— Start ENTRIES SHOWN —

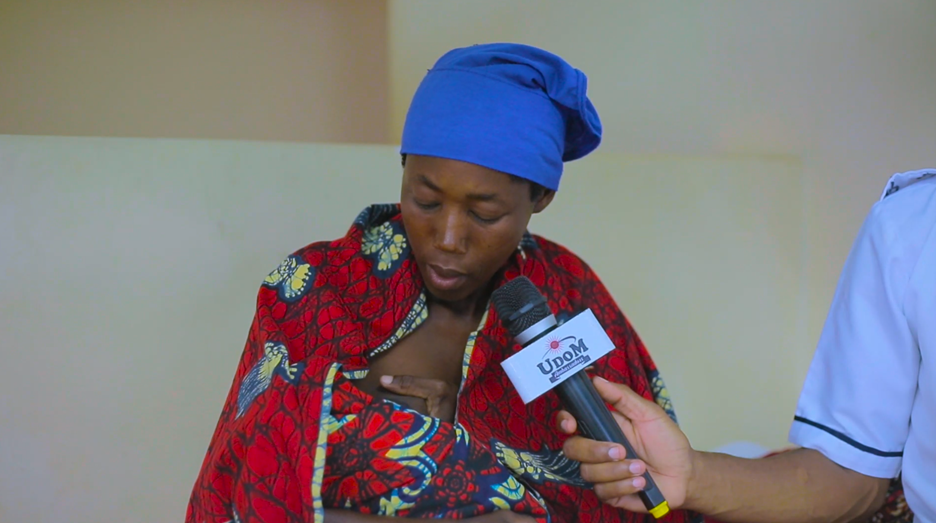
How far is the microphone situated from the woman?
24cm

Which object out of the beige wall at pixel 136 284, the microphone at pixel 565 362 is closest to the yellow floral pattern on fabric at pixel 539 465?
the microphone at pixel 565 362

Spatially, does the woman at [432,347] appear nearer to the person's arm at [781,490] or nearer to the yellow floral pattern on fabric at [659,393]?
the yellow floral pattern on fabric at [659,393]

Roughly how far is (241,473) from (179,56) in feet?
6.52

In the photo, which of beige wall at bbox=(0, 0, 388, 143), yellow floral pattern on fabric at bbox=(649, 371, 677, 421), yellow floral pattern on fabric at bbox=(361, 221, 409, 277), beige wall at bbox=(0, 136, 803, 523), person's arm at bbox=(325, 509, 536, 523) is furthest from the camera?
beige wall at bbox=(0, 0, 388, 143)

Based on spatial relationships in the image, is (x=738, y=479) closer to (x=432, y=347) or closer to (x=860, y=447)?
(x=860, y=447)

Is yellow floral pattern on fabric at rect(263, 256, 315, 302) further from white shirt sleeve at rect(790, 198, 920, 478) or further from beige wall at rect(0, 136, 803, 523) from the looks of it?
white shirt sleeve at rect(790, 198, 920, 478)

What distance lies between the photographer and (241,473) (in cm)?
118

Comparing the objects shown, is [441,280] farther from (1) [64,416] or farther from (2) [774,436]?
(2) [774,436]

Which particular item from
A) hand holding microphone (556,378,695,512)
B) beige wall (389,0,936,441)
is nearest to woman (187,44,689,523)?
hand holding microphone (556,378,695,512)

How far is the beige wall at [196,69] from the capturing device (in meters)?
2.61

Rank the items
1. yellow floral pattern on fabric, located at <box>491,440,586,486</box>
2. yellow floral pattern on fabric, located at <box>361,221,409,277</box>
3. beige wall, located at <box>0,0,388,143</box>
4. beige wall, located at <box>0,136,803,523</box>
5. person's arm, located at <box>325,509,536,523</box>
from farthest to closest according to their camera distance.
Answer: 1. beige wall, located at <box>0,0,388,143</box>
2. beige wall, located at <box>0,136,803,523</box>
3. yellow floral pattern on fabric, located at <box>361,221,409,277</box>
4. yellow floral pattern on fabric, located at <box>491,440,586,486</box>
5. person's arm, located at <box>325,509,536,523</box>

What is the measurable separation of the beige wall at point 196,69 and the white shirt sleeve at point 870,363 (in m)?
1.94

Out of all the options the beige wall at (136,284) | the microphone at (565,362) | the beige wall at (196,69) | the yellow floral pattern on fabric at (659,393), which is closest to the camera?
the microphone at (565,362)

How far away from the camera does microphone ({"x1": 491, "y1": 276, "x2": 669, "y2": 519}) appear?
1.05 meters
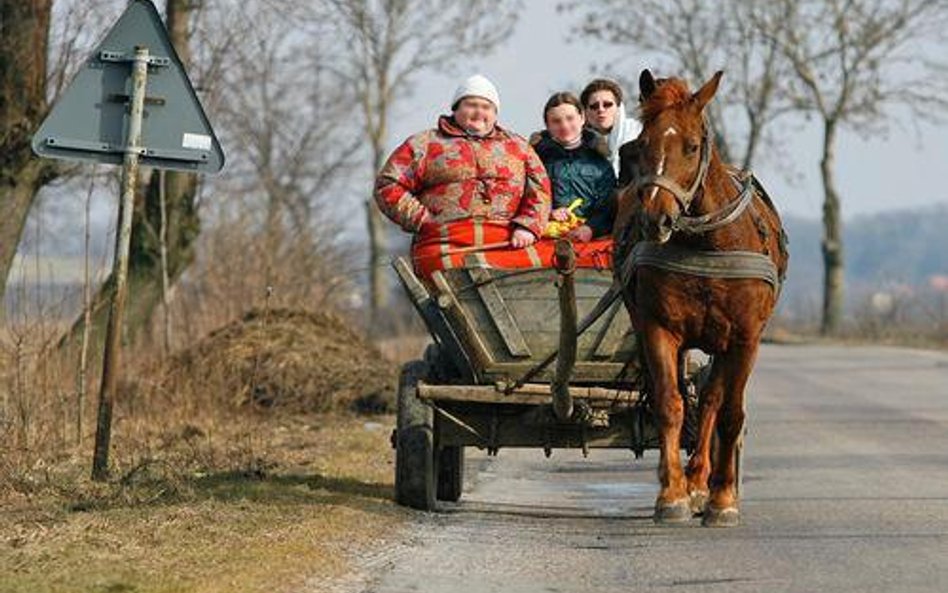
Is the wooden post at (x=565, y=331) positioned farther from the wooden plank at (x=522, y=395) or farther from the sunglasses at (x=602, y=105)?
the sunglasses at (x=602, y=105)

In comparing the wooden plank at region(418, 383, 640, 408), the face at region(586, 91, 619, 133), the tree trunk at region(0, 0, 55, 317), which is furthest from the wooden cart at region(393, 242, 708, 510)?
the tree trunk at region(0, 0, 55, 317)

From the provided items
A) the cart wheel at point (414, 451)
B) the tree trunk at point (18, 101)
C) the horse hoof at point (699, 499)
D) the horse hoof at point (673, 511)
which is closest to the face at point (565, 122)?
the cart wheel at point (414, 451)

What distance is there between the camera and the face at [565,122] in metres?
11.7

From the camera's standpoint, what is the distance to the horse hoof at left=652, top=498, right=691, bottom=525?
10164 mm

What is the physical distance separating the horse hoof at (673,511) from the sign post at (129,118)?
3.33 m

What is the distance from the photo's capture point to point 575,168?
1179 centimetres

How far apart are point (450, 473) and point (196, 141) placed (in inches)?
94.0

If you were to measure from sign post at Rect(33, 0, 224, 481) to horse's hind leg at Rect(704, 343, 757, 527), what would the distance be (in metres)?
3.22

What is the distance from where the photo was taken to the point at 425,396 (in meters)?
10.9

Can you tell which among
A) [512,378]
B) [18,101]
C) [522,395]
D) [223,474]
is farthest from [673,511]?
[18,101]

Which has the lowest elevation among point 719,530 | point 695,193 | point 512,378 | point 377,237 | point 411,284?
point 719,530

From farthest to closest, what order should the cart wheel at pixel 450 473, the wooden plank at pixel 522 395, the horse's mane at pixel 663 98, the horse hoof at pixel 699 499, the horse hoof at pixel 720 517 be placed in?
the cart wheel at pixel 450 473 → the wooden plank at pixel 522 395 → the horse hoof at pixel 699 499 → the horse hoof at pixel 720 517 → the horse's mane at pixel 663 98

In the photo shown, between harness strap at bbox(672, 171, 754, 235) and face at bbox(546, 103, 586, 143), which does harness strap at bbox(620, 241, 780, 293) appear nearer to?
harness strap at bbox(672, 171, 754, 235)

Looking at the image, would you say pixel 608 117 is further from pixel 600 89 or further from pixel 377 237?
pixel 377 237
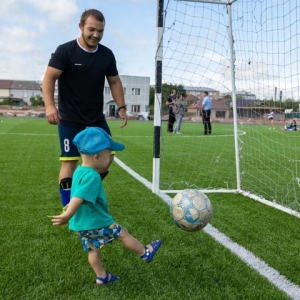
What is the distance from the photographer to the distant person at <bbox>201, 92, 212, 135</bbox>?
7.54 metres

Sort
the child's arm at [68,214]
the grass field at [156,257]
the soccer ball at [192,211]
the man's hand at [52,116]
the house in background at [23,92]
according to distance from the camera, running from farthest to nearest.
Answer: the house in background at [23,92] → the man's hand at [52,116] → the soccer ball at [192,211] → the grass field at [156,257] → the child's arm at [68,214]

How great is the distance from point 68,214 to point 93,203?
18cm

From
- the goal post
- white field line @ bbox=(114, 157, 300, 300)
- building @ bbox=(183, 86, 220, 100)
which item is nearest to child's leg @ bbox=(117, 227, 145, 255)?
white field line @ bbox=(114, 157, 300, 300)

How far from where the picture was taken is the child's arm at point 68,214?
2.48 metres

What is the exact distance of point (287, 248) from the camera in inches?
135

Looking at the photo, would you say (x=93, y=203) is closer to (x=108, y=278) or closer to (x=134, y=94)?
(x=108, y=278)

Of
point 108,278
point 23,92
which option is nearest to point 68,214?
point 108,278

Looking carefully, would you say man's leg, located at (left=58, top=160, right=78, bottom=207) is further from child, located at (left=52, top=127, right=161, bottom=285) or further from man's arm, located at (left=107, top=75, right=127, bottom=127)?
child, located at (left=52, top=127, right=161, bottom=285)

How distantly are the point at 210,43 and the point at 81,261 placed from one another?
4.08 metres

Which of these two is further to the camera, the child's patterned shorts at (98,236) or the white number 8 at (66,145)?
the white number 8 at (66,145)

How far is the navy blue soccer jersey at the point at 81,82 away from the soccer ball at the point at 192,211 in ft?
3.99

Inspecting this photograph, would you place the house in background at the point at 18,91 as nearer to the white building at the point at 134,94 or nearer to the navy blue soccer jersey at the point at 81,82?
the white building at the point at 134,94

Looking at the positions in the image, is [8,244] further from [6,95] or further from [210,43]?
[6,95]

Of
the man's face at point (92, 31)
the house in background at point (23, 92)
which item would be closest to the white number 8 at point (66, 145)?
the man's face at point (92, 31)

— End ENTRIES SHOWN —

## DIRECTION
Rewrite all the lines above with "soccer jersey" replaced by "team shirt" and everything else unchanged, leaving the pictures out.

## OUTPUT OF THE TASK
How far is the microphone situated from the woman?
24cm

Which object out of the beige wall at pixel 136 284, the microphone at pixel 565 362 is closest to the yellow floral pattern on fabric at pixel 539 465?
the microphone at pixel 565 362

Spatially, does the woman at [432,347] appear nearer to the person's arm at [781,490] or nearer to the yellow floral pattern on fabric at [659,393]?
the yellow floral pattern on fabric at [659,393]

Roughly how far is (241,473) from (179,56) in feet?
6.52

In the photo, which of beige wall at bbox=(0, 0, 388, 143), yellow floral pattern on fabric at bbox=(649, 371, 677, 421), yellow floral pattern on fabric at bbox=(361, 221, 409, 277), beige wall at bbox=(0, 136, 803, 523), person's arm at bbox=(325, 509, 536, 523) is furthest from the camera?
beige wall at bbox=(0, 0, 388, 143)

Based on spatial relationships in the image, is (x=738, y=479) closer to (x=432, y=347) or closer to (x=860, y=447)?
(x=860, y=447)

Is yellow floral pattern on fabric at rect(263, 256, 315, 302) further from white shirt sleeve at rect(790, 198, 920, 478) or further from beige wall at rect(0, 136, 803, 523) from the looks of it?
white shirt sleeve at rect(790, 198, 920, 478)

What distance lies between the photographer and (241,473) (in cm)?
118

Comparing the objects shown, is [441,280] farther from (1) [64,416] or farther from (2) [774,436]?
(2) [774,436]

Which particular item from
A) hand holding microphone (556,378,695,512)
B) beige wall (389,0,936,441)
is nearest to woman (187,44,689,523)?
hand holding microphone (556,378,695,512)

How far is the beige wall at [196,69] from the capturing device (in meters)?
2.61

Rank the items
1. yellow floral pattern on fabric, located at <box>491,440,586,486</box>
2. yellow floral pattern on fabric, located at <box>361,221,409,277</box>
3. beige wall, located at <box>0,0,388,143</box>
4. beige wall, located at <box>0,136,803,523</box>
5. person's arm, located at <box>325,509,536,523</box>
from farthest to closest according to their camera distance.
Answer: 1. beige wall, located at <box>0,0,388,143</box>
2. beige wall, located at <box>0,136,803,523</box>
3. yellow floral pattern on fabric, located at <box>361,221,409,277</box>
4. yellow floral pattern on fabric, located at <box>491,440,586,486</box>
5. person's arm, located at <box>325,509,536,523</box>

What is the measurable separation of the beige wall at point 196,69 and the white shirt sleeve at point 870,363 (in m)?
1.94

Out of all the options the beige wall at (136,284) | the microphone at (565,362) | the beige wall at (196,69) | the yellow floral pattern on fabric at (659,393), which is closest to the camera?
the microphone at (565,362)

How far away from the camera does microphone ({"x1": 491, "y1": 276, "x2": 669, "y2": 519}) appear?
1.05 meters
Is the wooden post at (x=565, y=331) positioned farther from the wooden plank at (x=522, y=395) or farther from the sunglasses at (x=602, y=105)?
the sunglasses at (x=602, y=105)

In comparing the wooden plank at region(418, 383, 640, 408), the face at region(586, 91, 619, 133), the tree trunk at region(0, 0, 55, 317), which is furthest from the wooden cart at region(393, 242, 708, 510)?
the tree trunk at region(0, 0, 55, 317)

From the provided items
A) the cart wheel at point (414, 451)
B) the tree trunk at point (18, 101)
C) the horse hoof at point (699, 499)
D) the horse hoof at point (673, 511)
which is closest to the face at point (565, 122)?
the cart wheel at point (414, 451)

What distance is there between the camera and the face at [565,122] in metres?
11.7

From the camera's standpoint, what is the distance to the horse hoof at left=652, top=498, right=691, bottom=525?
10164 mm

What is the physical distance separating the horse hoof at (673,511) from the sign post at (129,118)?
3.33 m

What is the distance from the photo's capture point to point 575,168?
1179 centimetres

How far apart are point (450, 473) and point (196, 141) placed (in inches)?
94.0

If you were to measure from sign post at Rect(33, 0, 224, 481) to horse's hind leg at Rect(704, 343, 757, 527), what would the distance be (in metres)?
3.22

What is the distance from where the photo was taken to the point at 425,396 (in meters)?
10.9

Can you tell which among
A) [512,378]
B) [18,101]
C) [522,395]
D) [223,474]
is farthest from [673,511]?
[18,101]

Which has the lowest elevation among point 719,530 | point 695,193 | point 512,378 | point 377,237 | point 411,284?
point 719,530

From farthest to closest, what order should the cart wheel at pixel 450 473, the wooden plank at pixel 522 395, the horse's mane at pixel 663 98, the horse hoof at pixel 699 499, the horse hoof at pixel 720 517 be placed in?
the cart wheel at pixel 450 473 → the wooden plank at pixel 522 395 → the horse hoof at pixel 699 499 → the horse hoof at pixel 720 517 → the horse's mane at pixel 663 98

In the photo shown, between harness strap at bbox(672, 171, 754, 235) and face at bbox(546, 103, 586, 143), which does harness strap at bbox(620, 241, 780, 293) appear nearer to?
harness strap at bbox(672, 171, 754, 235)

Looking at the image, would you say pixel 608 117 is further from pixel 600 89 or further from pixel 377 237?
pixel 377 237
What is the distance from the photographer to the distant person at <bbox>201, 92, 212, 135</bbox>?
7.54 metres

Sort
the child's arm at [68,214]
the grass field at [156,257]
the soccer ball at [192,211]
the man's hand at [52,116]
the house in background at [23,92]
according to distance from the camera, running from farthest to nearest.
Answer: the house in background at [23,92] → the man's hand at [52,116] → the soccer ball at [192,211] → the grass field at [156,257] → the child's arm at [68,214]

How great is the distance from point 68,214 to point 93,203?
18cm

From
- the goal post
- white field line @ bbox=(114, 157, 300, 300)
- building @ bbox=(183, 86, 220, 100)
which item is nearest to child's leg @ bbox=(117, 227, 145, 255)?
white field line @ bbox=(114, 157, 300, 300)

How far from where the picture was taken is the child's arm at point 68,214?
2.48 metres

What is the exact distance of point (287, 248) from the camera in inches?
135

Looking at the photo, would you say (x=93, y=203) is closer to (x=108, y=278) or closer to (x=134, y=94)?
(x=108, y=278)

Of
point 108,278
point 23,92
which option is nearest to point 68,214?
point 108,278

Looking carefully, would you say man's leg, located at (left=58, top=160, right=78, bottom=207) is further from child, located at (left=52, top=127, right=161, bottom=285) or further from man's arm, located at (left=107, top=75, right=127, bottom=127)?
child, located at (left=52, top=127, right=161, bottom=285)

How distantly are the point at 210,43 and the point at 81,261 placed from one another?
4.08 metres

Which of these two is further to the camera, the child's patterned shorts at (98,236) or the white number 8 at (66,145)?
the white number 8 at (66,145)

How far is the navy blue team shirt at the point at 81,82 away from the soccer ball at the point at 192,211 in ft?
3.99

Inspecting this photograph, would you place the house in background at the point at 18,91 as nearer to the white building at the point at 134,94 or nearer to the navy blue team shirt at the point at 81,82?
the white building at the point at 134,94

Looking at the positions in the image, is [8,244] further from [6,95] or further from [210,43]?
[6,95]

Of
the man's face at point (92, 31)
the house in background at point (23, 92)
which item would be closest to the white number 8 at point (66, 145)?
the man's face at point (92, 31)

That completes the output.